[Contour labeling entries]
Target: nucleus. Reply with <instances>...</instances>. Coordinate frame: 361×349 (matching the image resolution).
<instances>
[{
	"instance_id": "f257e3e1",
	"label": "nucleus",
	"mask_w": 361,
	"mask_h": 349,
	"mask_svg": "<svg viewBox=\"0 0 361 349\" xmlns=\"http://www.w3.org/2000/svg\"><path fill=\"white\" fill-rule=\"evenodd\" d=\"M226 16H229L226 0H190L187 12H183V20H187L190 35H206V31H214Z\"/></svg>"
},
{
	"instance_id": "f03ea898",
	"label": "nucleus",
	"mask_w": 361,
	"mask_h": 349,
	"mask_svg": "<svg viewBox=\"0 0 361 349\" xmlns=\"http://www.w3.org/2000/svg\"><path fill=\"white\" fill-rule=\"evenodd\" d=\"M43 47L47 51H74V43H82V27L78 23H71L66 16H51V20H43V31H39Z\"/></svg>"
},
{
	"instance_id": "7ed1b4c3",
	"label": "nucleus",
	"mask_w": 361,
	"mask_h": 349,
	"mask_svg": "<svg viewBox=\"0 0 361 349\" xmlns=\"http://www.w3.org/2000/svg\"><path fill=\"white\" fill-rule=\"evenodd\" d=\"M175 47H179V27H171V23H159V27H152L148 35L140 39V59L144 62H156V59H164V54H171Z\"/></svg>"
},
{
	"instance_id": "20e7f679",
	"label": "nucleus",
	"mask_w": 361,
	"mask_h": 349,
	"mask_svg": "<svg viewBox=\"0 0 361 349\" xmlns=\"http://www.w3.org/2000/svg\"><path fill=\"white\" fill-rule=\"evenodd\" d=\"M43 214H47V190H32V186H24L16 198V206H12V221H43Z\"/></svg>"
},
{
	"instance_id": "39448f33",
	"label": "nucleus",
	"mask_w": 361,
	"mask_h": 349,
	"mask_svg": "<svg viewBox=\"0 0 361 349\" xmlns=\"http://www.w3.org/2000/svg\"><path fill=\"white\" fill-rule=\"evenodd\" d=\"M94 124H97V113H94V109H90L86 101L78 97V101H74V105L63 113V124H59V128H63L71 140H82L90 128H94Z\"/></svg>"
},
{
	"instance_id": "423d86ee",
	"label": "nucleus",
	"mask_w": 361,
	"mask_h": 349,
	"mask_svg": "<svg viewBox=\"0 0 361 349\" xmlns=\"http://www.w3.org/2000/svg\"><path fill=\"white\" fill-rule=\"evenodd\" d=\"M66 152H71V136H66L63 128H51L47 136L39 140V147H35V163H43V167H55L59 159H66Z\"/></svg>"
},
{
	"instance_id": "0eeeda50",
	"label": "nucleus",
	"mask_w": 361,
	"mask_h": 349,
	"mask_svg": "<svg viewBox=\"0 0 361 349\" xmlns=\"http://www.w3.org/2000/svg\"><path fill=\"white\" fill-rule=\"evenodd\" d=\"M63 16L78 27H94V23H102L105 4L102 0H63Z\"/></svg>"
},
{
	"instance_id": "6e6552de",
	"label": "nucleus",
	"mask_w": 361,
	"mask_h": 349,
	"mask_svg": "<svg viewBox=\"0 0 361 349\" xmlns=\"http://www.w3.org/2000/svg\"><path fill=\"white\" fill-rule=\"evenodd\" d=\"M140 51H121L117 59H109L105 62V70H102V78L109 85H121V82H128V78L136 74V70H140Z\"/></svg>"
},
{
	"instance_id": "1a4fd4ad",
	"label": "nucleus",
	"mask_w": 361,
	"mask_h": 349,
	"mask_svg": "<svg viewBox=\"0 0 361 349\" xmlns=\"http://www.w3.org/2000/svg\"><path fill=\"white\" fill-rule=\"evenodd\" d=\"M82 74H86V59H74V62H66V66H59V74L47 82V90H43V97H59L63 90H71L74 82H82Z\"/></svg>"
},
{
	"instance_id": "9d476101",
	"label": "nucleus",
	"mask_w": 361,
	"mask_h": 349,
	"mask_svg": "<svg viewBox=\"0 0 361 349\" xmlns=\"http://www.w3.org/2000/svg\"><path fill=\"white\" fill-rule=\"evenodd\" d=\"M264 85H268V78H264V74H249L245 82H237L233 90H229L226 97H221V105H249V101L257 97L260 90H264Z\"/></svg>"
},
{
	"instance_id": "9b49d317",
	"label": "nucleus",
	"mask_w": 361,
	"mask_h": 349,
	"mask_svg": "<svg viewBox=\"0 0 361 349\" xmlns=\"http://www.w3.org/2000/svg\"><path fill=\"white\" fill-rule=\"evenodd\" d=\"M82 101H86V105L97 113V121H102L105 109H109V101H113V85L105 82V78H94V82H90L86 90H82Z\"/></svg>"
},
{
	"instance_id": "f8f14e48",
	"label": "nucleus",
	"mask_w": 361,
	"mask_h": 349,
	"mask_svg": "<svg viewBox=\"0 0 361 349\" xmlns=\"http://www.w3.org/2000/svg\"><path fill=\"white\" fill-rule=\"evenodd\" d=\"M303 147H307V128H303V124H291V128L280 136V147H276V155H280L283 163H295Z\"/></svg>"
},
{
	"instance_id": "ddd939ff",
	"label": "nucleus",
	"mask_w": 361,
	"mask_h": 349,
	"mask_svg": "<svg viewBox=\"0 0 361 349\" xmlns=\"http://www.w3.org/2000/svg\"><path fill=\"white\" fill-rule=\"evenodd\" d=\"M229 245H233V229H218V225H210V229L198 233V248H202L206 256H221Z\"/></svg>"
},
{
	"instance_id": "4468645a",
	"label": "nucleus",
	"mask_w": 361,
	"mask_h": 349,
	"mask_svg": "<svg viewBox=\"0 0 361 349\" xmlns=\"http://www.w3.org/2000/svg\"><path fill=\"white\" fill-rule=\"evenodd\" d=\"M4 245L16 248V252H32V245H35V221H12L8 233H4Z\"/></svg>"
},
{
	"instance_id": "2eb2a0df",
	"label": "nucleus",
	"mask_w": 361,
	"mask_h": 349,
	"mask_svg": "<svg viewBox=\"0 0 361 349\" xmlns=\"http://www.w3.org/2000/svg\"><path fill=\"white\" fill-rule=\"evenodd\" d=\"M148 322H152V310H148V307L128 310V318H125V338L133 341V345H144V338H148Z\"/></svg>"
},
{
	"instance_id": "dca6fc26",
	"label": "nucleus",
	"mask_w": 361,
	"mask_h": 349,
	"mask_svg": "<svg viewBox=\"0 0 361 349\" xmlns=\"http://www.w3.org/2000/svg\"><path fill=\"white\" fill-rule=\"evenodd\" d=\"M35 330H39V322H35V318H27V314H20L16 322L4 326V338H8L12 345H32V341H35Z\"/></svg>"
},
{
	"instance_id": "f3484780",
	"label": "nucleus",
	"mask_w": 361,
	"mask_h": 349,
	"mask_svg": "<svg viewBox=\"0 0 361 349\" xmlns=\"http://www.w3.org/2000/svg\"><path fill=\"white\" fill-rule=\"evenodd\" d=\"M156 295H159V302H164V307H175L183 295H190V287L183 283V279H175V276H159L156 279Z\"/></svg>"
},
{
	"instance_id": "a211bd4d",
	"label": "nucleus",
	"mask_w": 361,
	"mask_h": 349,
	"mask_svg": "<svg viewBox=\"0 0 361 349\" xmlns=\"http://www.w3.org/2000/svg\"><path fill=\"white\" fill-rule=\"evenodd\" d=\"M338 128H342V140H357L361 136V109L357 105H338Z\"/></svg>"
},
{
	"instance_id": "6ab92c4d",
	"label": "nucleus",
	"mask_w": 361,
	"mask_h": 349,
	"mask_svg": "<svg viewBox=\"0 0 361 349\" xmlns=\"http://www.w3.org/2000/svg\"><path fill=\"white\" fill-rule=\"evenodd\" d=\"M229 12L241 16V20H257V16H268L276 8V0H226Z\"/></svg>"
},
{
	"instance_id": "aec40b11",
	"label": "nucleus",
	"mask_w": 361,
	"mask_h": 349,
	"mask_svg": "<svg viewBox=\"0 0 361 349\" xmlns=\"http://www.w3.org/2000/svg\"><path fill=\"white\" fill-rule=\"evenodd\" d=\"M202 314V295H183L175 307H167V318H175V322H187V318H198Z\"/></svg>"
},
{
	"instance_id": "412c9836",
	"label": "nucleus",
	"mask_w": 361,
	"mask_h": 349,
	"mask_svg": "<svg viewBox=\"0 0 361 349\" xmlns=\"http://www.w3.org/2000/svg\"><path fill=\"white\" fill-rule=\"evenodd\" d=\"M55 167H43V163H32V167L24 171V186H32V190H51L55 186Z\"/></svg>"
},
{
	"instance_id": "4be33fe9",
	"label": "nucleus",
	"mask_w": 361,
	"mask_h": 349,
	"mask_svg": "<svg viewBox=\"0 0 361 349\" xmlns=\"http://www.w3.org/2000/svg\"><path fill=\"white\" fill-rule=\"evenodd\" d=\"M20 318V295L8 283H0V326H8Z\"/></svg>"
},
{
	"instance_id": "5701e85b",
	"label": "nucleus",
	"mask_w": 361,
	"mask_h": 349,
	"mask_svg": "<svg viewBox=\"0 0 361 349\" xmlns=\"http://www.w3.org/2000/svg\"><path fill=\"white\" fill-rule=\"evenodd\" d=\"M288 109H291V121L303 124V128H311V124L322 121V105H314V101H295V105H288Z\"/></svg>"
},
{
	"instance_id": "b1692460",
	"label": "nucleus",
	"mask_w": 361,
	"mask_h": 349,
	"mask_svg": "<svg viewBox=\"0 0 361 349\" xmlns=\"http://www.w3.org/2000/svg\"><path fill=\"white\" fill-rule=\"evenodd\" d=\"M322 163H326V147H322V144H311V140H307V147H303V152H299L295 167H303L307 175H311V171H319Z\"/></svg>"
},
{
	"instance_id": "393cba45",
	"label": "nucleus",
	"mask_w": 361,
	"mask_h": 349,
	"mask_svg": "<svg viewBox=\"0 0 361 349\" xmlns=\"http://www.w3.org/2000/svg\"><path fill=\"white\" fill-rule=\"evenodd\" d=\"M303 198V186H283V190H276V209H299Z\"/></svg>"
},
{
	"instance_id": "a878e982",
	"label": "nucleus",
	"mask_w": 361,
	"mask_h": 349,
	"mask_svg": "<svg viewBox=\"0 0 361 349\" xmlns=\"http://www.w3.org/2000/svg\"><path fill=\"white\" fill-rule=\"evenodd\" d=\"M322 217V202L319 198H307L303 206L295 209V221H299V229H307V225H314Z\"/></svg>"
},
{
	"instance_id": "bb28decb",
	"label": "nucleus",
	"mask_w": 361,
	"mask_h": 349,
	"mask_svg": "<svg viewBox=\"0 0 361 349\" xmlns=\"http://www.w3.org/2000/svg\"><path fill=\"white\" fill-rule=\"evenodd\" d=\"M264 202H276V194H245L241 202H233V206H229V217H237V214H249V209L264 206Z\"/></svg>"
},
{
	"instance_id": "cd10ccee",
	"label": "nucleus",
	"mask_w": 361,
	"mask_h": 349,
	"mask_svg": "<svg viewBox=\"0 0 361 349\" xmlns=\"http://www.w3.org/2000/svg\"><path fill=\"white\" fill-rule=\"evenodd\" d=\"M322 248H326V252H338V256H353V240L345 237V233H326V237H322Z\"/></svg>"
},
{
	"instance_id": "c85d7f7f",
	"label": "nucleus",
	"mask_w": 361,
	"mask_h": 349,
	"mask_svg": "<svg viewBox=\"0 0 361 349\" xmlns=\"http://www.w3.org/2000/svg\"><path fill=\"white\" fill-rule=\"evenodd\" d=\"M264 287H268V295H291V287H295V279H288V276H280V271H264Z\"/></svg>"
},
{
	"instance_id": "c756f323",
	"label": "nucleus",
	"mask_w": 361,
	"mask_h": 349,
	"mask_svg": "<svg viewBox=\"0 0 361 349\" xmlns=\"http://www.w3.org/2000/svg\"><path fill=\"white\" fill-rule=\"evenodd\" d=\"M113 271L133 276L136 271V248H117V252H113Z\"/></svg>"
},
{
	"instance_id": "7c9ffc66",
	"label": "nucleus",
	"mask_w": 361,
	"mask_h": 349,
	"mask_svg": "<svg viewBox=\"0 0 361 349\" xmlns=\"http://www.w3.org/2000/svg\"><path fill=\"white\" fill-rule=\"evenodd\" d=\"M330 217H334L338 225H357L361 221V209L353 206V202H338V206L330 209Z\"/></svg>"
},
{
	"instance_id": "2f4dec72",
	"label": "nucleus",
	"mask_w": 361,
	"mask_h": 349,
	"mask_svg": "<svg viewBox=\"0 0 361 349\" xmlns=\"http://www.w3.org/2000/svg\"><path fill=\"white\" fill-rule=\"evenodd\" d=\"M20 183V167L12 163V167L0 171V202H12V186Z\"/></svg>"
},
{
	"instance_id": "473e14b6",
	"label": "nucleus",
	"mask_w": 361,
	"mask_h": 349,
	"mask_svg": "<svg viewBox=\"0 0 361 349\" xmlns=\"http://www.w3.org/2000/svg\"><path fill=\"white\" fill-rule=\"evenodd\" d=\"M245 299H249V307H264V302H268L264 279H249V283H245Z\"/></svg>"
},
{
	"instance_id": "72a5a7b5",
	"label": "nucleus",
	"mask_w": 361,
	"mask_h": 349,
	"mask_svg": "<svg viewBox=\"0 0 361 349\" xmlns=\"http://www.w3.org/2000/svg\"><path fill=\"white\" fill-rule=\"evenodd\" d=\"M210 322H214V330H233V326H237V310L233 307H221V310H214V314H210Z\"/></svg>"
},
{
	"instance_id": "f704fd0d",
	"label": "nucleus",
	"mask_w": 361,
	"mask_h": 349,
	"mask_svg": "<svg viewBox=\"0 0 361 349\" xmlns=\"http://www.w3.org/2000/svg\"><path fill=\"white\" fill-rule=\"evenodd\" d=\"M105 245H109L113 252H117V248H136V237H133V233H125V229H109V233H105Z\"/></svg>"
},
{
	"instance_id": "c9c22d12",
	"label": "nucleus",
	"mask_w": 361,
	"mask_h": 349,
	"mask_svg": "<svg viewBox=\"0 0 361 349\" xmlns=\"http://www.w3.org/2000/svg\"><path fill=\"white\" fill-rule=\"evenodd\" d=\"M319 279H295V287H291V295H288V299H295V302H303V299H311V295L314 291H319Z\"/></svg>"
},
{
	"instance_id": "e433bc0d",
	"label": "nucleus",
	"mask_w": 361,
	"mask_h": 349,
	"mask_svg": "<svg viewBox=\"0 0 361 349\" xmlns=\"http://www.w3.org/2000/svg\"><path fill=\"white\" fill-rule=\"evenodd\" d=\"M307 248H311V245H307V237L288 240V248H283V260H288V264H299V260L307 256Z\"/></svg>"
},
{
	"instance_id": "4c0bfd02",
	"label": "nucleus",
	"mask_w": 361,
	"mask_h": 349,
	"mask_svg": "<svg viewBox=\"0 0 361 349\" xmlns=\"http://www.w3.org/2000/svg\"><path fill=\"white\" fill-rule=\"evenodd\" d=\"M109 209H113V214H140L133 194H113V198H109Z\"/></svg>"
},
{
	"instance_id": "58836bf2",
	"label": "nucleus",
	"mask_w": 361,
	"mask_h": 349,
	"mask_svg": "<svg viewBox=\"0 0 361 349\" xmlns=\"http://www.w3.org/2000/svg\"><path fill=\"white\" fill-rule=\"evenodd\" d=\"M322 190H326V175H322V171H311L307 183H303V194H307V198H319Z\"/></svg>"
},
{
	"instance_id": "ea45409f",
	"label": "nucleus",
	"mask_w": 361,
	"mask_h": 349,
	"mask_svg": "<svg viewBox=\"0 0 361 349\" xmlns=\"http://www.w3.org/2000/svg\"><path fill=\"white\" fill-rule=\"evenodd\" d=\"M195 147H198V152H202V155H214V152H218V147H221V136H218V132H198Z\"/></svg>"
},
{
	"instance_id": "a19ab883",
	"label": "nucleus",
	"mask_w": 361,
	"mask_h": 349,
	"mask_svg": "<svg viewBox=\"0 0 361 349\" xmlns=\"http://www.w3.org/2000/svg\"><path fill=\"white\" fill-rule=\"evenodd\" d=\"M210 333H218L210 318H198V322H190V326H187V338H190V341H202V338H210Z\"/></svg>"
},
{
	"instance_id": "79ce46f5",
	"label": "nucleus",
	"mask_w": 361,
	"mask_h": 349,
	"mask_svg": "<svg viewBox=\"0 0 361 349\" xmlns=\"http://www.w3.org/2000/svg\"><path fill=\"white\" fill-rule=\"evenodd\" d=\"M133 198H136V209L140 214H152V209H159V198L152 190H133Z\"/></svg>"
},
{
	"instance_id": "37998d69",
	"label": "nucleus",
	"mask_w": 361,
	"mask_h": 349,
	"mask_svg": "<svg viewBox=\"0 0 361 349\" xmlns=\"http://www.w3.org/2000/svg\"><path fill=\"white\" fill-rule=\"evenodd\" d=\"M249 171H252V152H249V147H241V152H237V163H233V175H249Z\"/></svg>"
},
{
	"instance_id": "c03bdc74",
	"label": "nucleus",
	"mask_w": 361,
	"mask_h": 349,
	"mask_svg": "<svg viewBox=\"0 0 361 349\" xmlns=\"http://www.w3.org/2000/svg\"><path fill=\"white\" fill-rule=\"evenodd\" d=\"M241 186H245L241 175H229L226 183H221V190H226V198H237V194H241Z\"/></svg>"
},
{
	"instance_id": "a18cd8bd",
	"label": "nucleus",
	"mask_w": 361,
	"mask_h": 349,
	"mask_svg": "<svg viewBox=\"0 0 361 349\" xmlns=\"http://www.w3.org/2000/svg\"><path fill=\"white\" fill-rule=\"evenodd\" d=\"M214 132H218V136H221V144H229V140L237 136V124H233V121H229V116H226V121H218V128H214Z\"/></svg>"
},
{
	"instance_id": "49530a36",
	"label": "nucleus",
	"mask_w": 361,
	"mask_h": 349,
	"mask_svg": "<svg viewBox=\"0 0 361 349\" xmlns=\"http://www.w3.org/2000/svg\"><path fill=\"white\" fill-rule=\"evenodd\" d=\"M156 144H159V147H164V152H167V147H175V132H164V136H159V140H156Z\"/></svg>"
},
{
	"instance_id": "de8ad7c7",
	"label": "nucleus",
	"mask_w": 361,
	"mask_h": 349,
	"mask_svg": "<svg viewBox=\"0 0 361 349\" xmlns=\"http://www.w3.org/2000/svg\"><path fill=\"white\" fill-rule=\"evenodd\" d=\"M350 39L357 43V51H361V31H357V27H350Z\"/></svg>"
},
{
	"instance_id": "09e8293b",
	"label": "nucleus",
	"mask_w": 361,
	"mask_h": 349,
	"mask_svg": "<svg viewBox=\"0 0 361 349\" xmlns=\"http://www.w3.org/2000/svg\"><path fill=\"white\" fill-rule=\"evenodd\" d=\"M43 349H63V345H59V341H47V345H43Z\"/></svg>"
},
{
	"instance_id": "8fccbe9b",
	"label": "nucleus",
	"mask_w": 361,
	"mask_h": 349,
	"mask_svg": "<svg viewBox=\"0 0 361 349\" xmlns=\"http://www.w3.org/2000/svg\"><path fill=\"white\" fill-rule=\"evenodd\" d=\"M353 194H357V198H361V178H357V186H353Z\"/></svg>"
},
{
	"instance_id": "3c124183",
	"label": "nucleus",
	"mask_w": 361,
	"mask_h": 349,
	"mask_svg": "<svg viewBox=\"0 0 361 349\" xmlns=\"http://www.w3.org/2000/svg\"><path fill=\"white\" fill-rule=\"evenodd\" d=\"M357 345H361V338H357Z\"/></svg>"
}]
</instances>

* WHAT TO PRODUCE *
Reproduce the items line for line, starting at their first line and stopping after the line that contains "16L78 27H94V23H102L105 4L102".

* THE ANSWER *
Target: nucleus. Reply with <instances>...</instances>. Coordinate frame: 361×349 (matching the image resolution).
<instances>
[{
	"instance_id": "f257e3e1",
	"label": "nucleus",
	"mask_w": 361,
	"mask_h": 349,
	"mask_svg": "<svg viewBox=\"0 0 361 349\" xmlns=\"http://www.w3.org/2000/svg\"><path fill=\"white\" fill-rule=\"evenodd\" d=\"M226 16H229L226 0H190L187 12H183V20H187L190 35H206V31H214Z\"/></svg>"
},
{
	"instance_id": "f03ea898",
	"label": "nucleus",
	"mask_w": 361,
	"mask_h": 349,
	"mask_svg": "<svg viewBox=\"0 0 361 349\" xmlns=\"http://www.w3.org/2000/svg\"><path fill=\"white\" fill-rule=\"evenodd\" d=\"M43 47L47 51H74V43H82V27L78 23H71L66 16H51V20H43V31H39Z\"/></svg>"
},
{
	"instance_id": "7ed1b4c3",
	"label": "nucleus",
	"mask_w": 361,
	"mask_h": 349,
	"mask_svg": "<svg viewBox=\"0 0 361 349\" xmlns=\"http://www.w3.org/2000/svg\"><path fill=\"white\" fill-rule=\"evenodd\" d=\"M175 47H179V27H171V23H159V27H152L148 35L140 39V59L144 62H156V59H164V54H171Z\"/></svg>"
},
{
	"instance_id": "20e7f679",
	"label": "nucleus",
	"mask_w": 361,
	"mask_h": 349,
	"mask_svg": "<svg viewBox=\"0 0 361 349\" xmlns=\"http://www.w3.org/2000/svg\"><path fill=\"white\" fill-rule=\"evenodd\" d=\"M43 214H47V190H32V186H24L16 198V206H12V221H43Z\"/></svg>"
},
{
	"instance_id": "39448f33",
	"label": "nucleus",
	"mask_w": 361,
	"mask_h": 349,
	"mask_svg": "<svg viewBox=\"0 0 361 349\" xmlns=\"http://www.w3.org/2000/svg\"><path fill=\"white\" fill-rule=\"evenodd\" d=\"M94 124H97V113H94V109H90L86 101L78 97V101H74V105L63 113V124H59V128H63L71 140H82L90 128H94Z\"/></svg>"
},
{
	"instance_id": "423d86ee",
	"label": "nucleus",
	"mask_w": 361,
	"mask_h": 349,
	"mask_svg": "<svg viewBox=\"0 0 361 349\" xmlns=\"http://www.w3.org/2000/svg\"><path fill=\"white\" fill-rule=\"evenodd\" d=\"M66 152H71V136H66L63 128H51L47 136L39 140V147H35V163H43V167H55L59 159H66Z\"/></svg>"
},
{
	"instance_id": "0eeeda50",
	"label": "nucleus",
	"mask_w": 361,
	"mask_h": 349,
	"mask_svg": "<svg viewBox=\"0 0 361 349\" xmlns=\"http://www.w3.org/2000/svg\"><path fill=\"white\" fill-rule=\"evenodd\" d=\"M63 16L78 27H94V23H102L105 4L102 0H63Z\"/></svg>"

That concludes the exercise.